Queenie is lost to Marc by his negligence. Larbaud’s story, both a homage to the secret transition from girlhood to womanhood and a self-examination of male vanity, is structurally quite different from Humbert Humbert’s autobiography. But there is more than a flavour of the ‘subliminal co-ordinate’ in that passage, and in the domestic situation and the personal. Edith, Queenie’s mother, is also a widow, also dies, also possesses Charlotte Haze’s irritating appetite for tepid ideas; and then there is the decreed time-gap between older man and nymphet.
Marc thinks ‘an ocean of blue thoughts’: ‘a blue-sea wave’ swells under Humbert’s heart.
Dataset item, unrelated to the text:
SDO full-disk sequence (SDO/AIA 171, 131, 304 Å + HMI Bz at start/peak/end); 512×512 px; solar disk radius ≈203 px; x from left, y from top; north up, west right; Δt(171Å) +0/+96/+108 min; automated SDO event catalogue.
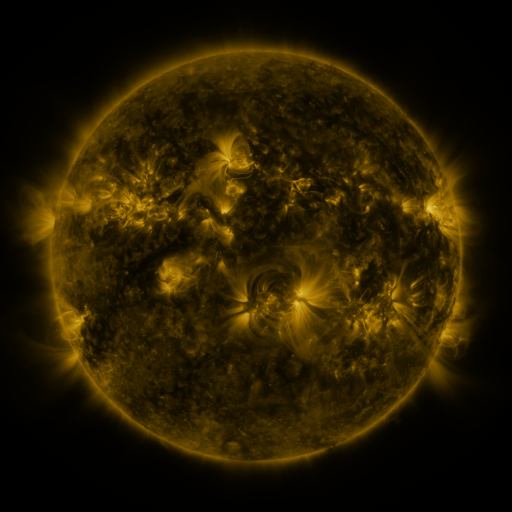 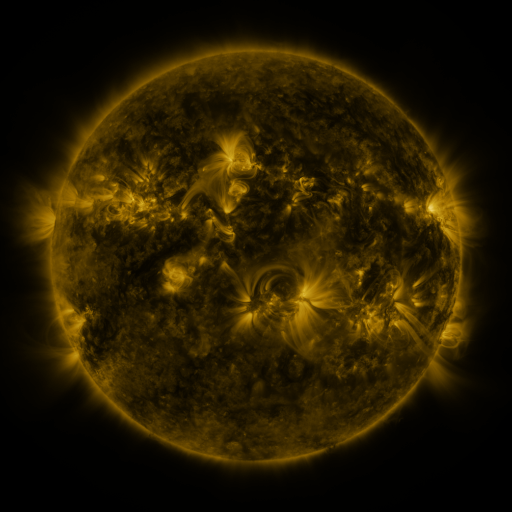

Humbert has a ‘dark romantic European way’ in big Haze’s eyes: Marc is ‘Continental ... mysterious, disconcerting’. Lolita possesses a procuress called Edith. Humbert’s great-grandfather, like Marc, deals in silk; in both, a mask-motif, and gastric gurglings that Nabokov calls a ‘voice’, Larbaud ‘the only human voice that doesn’t lie’. ‘Parallel readings’, of course. Nabokov invented America, Nabokov invented ‘my Lolita’. But to re-put his own question: did she have a precursor? She did, indeed she did.
What might Larbaud have thought? The rich amateur was in his last year when, up to its neck in the mire of Suez, the French Government agreed to show solidarity with the Home Office by banning the Olympia Press edition of Lolita. By January 1957 l’affaire ‘Lolita’ was in full swing. Charming, sweet-tempered, gracious, easily amused, above envy, had he been able to speak Larbaud would probably have reaffirmed his belief that writing was a process of quotation, adaptation, appropriation – and plagiarism – and nodded the questioner towards another essay from his collection ‘Sous l’invocation de Saint Jérôme’:
‘Where did you get that from?’ ‘Where did he get that from?’ These are the questions I always want to ask when I hear or read a literary work worthy of the name, by which I mean one whose attraction makes me want to hear it or read it a second time. And ‘where did I get that from?’ is a question I ask myself, too, each time – that is to say, pretty rarely – I don’t know where I ‘got that’.
It’s impossible not to like the spirit of a man who said throughout a tragically curtailed career that literature is never one person’s effort alone but a ‘collective work, like the cathedrals’.